- _Tasks to carry out_
A. Reproduce everything from "The data included" down to "undergone a transplant." in the passage on polatuzumab vedotin for relapsed/refractory DLBCL.
B. Go on with the report on the polatuzumab vedotin trial in DLBCL, starting after its final sentence.

- _Source document_
-=-=-
Patients with relapsed/refractory DLBCL and those who are ineligible for transplant have limited treatment options and a poor prognosis. CD79b is a component of the B-cell receptor and is expressed ubiquitously in DLBCL. Polatuzumab vedotin is an anti-CD79b antibody linked to microtubule-disrupting monomethyl auristatin E.
Preliminary results from a phase Ib trial provided evidence of the ADC’s safety and efficacy safety run-in, expansion, and randomized cohorts, as reported previously.2,3 Sehn presented updated results for all 3 patient cohorts.
The data included 6 patients from the safety cohort, 27 from the expansion phase, and 80 from the randomized comparison of bendamustine-rituximab with or without polatuzumab vedotin. Median age across the cohorts ranged from 65 to 71, and from two-thirds to three-fourths of the patients in each cohort had received 2 or more prior lines of therapy. Additionally, 20% of the patients in the randomized study had undergone a transplant.
The primary endpoint was CR as determined by independent review of positron-emission tomographycomputed tomography imaging at the end of treatment. Secondary endpoints included duration of response (DOR) and PFS by independent review. Exploratory endpoints included DOR and PFS by investigator review, OS, and efficacy by cell of origin (COO) and MYC/BCL2 double-expression (DE) status.
Median follow-up was 37.6 months for the safety cohort, 27.0 months for the expansion cohort, and 22.3 months for the randomized comparison.
Three of 6 patients in the safety cohort attained CR with the polatuzumab vedotin-bendamustine-rituximab regimen. DOR, PFS, and OS could not be determined.
In the expansion cohort, 11 patients (41%) had objective responses by independent review. Median DOR, median PFS, and OS were 28.4 months, 5.4 months, and 10.8 months, respectively.
-=-=-
- _Data for review_
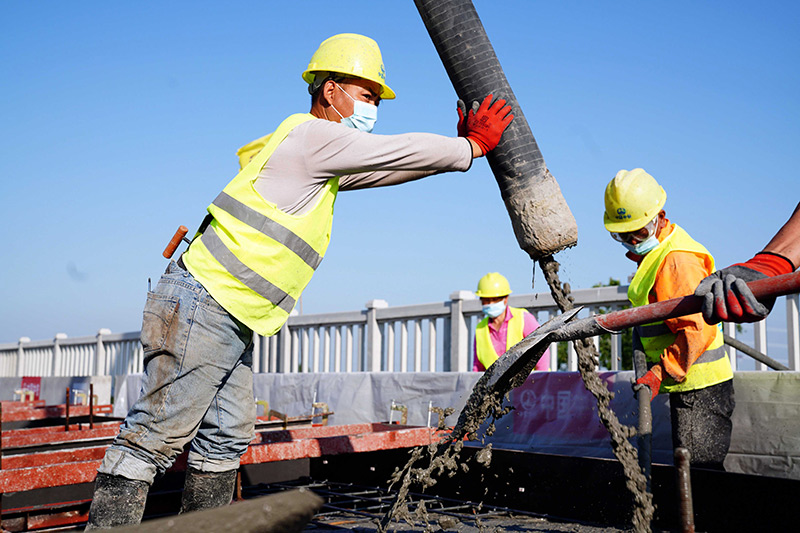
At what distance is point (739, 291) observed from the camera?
2.33 meters

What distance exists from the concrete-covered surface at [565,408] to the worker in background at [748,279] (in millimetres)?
2549

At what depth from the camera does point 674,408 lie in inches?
163

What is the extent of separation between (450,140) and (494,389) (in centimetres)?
118

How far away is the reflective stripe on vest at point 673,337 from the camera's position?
405 cm

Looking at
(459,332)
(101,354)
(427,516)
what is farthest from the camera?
(101,354)

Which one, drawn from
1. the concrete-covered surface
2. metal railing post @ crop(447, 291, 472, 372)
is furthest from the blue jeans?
metal railing post @ crop(447, 291, 472, 372)

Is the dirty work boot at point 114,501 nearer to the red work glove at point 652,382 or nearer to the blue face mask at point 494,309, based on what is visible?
the red work glove at point 652,382

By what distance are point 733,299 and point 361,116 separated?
5.88 feet

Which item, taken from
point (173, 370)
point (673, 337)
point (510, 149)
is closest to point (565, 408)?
point (673, 337)

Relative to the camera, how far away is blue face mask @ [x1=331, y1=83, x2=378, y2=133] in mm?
3271

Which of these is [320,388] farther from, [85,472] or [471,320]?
[85,472]

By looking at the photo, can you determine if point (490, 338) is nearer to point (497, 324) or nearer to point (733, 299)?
point (497, 324)

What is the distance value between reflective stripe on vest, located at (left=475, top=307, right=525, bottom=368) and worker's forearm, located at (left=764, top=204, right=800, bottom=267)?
4.52 meters

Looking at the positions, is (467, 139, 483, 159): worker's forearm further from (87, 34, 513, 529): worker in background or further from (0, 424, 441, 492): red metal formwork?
(0, 424, 441, 492): red metal formwork
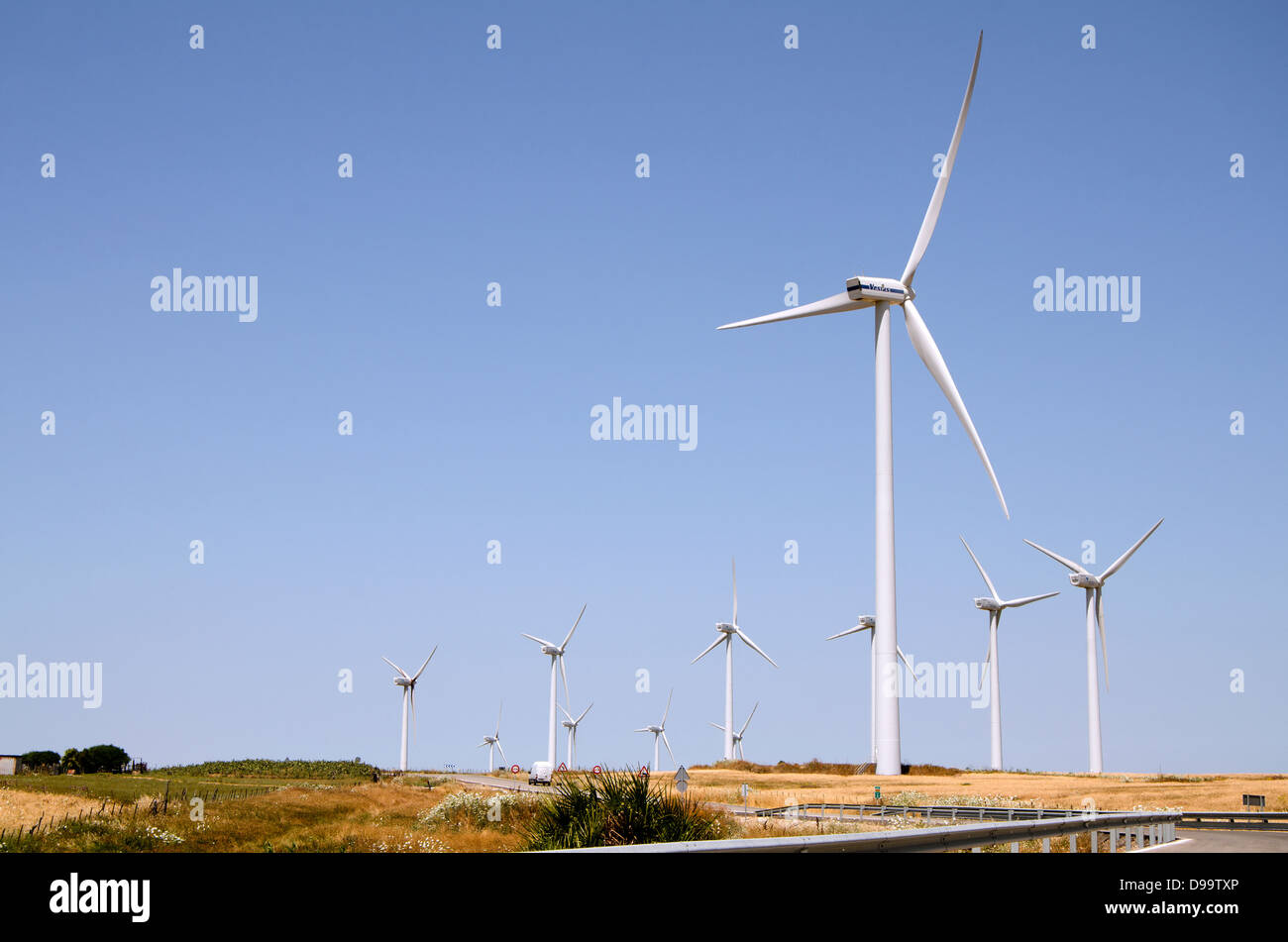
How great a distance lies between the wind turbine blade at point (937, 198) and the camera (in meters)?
67.2

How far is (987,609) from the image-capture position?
346 ft

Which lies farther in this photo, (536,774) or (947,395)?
(536,774)

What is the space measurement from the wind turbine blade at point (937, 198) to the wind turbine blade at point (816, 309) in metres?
3.44

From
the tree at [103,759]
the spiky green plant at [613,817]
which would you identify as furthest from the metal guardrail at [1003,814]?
the tree at [103,759]

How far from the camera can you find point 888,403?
72.2 m

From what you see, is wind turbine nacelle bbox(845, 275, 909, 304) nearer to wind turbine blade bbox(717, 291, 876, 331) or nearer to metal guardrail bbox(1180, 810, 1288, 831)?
wind turbine blade bbox(717, 291, 876, 331)

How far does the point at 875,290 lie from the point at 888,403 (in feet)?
25.4

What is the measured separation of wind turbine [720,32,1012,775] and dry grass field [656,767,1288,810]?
3622 millimetres

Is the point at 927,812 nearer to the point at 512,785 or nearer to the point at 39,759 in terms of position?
the point at 512,785

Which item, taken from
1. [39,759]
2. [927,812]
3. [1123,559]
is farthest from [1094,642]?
[39,759]

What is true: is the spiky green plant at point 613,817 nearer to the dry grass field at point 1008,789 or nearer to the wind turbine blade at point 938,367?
the dry grass field at point 1008,789
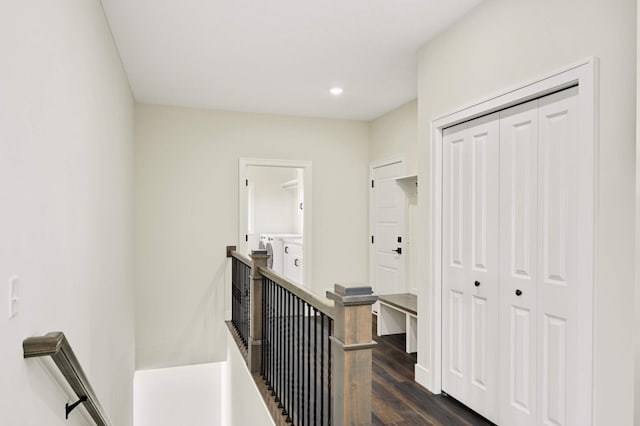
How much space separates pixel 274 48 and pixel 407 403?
2760 mm

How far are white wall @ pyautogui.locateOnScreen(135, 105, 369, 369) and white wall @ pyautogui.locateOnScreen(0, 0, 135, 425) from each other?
5.63 feet

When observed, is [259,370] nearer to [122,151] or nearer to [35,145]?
[122,151]

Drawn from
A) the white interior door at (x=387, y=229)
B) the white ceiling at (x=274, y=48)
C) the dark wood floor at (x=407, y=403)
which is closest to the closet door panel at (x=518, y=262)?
the dark wood floor at (x=407, y=403)

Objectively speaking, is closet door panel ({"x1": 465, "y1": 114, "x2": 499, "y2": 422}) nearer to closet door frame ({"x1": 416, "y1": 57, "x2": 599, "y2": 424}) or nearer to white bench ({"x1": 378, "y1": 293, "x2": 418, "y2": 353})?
closet door frame ({"x1": 416, "y1": 57, "x2": 599, "y2": 424})

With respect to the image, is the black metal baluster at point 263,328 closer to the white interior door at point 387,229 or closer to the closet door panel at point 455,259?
the closet door panel at point 455,259

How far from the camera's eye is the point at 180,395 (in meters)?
5.34

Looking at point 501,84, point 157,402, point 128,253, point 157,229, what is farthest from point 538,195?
point 157,402

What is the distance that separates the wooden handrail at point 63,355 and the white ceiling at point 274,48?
83.9 inches

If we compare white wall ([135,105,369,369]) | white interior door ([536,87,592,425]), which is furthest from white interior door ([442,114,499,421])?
white wall ([135,105,369,369])

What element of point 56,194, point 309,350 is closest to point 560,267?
point 309,350

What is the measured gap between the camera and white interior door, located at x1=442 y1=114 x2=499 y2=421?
2604mm

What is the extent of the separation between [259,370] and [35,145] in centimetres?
248

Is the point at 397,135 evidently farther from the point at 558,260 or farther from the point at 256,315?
the point at 558,260

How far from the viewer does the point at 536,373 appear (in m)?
2.29
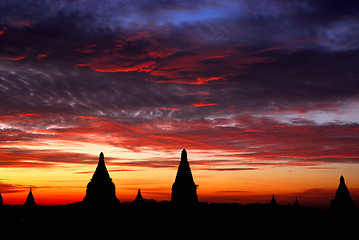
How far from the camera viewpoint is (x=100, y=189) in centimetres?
4134

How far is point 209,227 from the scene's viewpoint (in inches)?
1823

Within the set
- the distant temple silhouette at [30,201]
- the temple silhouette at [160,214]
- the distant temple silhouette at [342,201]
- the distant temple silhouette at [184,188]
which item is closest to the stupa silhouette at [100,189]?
the temple silhouette at [160,214]

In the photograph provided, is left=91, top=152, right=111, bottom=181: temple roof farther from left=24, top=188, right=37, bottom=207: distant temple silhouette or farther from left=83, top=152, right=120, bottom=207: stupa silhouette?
left=24, top=188, right=37, bottom=207: distant temple silhouette

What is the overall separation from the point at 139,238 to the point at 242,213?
59.7 feet

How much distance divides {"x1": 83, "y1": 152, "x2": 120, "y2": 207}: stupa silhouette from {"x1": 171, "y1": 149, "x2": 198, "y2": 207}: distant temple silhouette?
694cm

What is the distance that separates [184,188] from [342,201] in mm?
21973

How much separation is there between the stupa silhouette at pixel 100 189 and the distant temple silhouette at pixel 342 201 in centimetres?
2891

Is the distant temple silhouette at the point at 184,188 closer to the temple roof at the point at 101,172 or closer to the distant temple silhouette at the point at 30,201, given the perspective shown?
the temple roof at the point at 101,172

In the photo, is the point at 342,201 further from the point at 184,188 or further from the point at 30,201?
the point at 30,201

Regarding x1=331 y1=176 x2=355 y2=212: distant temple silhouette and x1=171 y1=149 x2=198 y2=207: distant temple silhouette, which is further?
x1=331 y1=176 x2=355 y2=212: distant temple silhouette

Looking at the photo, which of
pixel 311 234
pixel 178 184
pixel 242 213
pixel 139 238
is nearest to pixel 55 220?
pixel 139 238

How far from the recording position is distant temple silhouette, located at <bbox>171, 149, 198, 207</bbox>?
1734 inches

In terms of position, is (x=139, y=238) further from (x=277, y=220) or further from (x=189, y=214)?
(x=277, y=220)

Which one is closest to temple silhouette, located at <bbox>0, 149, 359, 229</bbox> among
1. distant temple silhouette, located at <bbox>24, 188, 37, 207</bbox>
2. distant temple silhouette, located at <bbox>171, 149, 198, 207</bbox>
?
distant temple silhouette, located at <bbox>171, 149, 198, 207</bbox>
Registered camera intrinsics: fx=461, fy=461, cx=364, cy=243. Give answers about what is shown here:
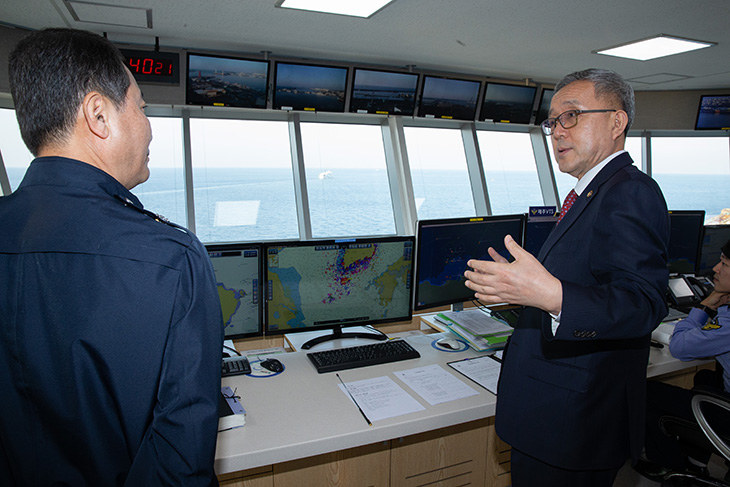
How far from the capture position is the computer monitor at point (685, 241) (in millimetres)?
3145

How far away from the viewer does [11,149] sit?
4125 millimetres

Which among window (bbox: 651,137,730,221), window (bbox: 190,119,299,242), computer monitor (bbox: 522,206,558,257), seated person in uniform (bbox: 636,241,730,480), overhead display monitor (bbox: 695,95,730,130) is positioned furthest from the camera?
window (bbox: 651,137,730,221)

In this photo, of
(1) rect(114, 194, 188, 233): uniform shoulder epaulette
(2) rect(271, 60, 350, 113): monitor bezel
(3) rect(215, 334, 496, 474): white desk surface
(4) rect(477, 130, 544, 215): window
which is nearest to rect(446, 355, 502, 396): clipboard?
(3) rect(215, 334, 496, 474): white desk surface

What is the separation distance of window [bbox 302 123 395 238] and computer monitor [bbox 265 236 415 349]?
9.78 ft

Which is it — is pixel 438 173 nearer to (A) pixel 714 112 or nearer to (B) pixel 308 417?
(A) pixel 714 112

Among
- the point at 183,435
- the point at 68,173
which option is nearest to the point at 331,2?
the point at 68,173

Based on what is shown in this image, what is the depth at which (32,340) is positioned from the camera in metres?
0.76

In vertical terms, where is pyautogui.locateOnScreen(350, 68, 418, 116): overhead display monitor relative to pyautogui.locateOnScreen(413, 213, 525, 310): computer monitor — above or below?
above

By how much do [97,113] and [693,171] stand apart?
788 centimetres

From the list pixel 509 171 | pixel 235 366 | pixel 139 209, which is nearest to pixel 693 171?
pixel 509 171

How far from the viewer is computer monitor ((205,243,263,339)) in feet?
6.14

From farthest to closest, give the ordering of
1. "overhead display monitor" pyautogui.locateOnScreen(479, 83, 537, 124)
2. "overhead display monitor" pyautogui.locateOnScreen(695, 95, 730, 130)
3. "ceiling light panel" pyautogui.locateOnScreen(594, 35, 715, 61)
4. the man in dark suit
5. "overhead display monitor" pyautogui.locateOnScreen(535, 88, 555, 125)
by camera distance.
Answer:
-=-=-
- _Results in order_
A.
The data included 6 patients from the safety cohort, 27 from the expansion phase, and 80 from the randomized comparison of bendamustine-rituximab with or without polatuzumab vedotin. Median age across the cohorts ranged from 65 to 71, and from two-thirds to three-fourths of the patients in each cohort had received 2 or more prior lines of therapy. Additionally, 20% of the patients in the randomized study had undergone a transplant.

B.
In the randomized, phase II component of the evaluation, 16 (40%) patients had CRs in the polatuzumab-vedotin arm as compared with 7 (18%) patients who received bendamustine-rituximab without the ADC (P= .026). Median DOR by independent review had yet to be reached in the polatuzumab-vedotin arm as compared with 7.7 months in the control arm (P= .0462). By investigator assessment, median DOR was 10.3 months with polatuzumab-vedotin versus 4.1 months without (P=.0321).
Median PFS by independent review was 11.1 months with the ADC and 3.7 months without (P= .0002). By investigator assessment, the median values were 7.6 versus 2.0 months without (P<.0001). Median OS was 12.4 versus 4.7 months in favor of the polatuzumab-vedotin arm (P= .0023).
Analyses by cell of originactivated B-cell like (ABC) or germinal B-cell like (GCB)—showed consistent advantages for the addition of polatuzumab vedotin. Median PFS by investigator assessment and OS in the ABC subgroup were 10.8 months and 15.4 months, respectively, versus 2.0 and 4.7 months without polatuzumab vedotin. The GBC subgroup had inferior outcomes but still favored the ADC: 2.5 versus 1.9 months for median PFS and 7.2 versus 3.8 months for OS.
Analysis by DE status showed median PFS of 7.0 versus 1.4 months for the polatuzumab-vedotin group among patients with DE and 6.2 versus 3.1 months for those without. OS was 8.9 versus 4.6 months for the DE subgroup and 10.0 versus 4.5 months for patients without DE.
With continued follow-up, no new safety signals emerged, and the safety data remained consistent with the previous reports, Sehn said.
Given the high CR rate and long response duration, the combination of polatuzumab-vedotin, bendamustine, and rituximab might be considered for stand-alone treatment or potentially as a bridge to consolidative treatment, she and her colleagues concluded.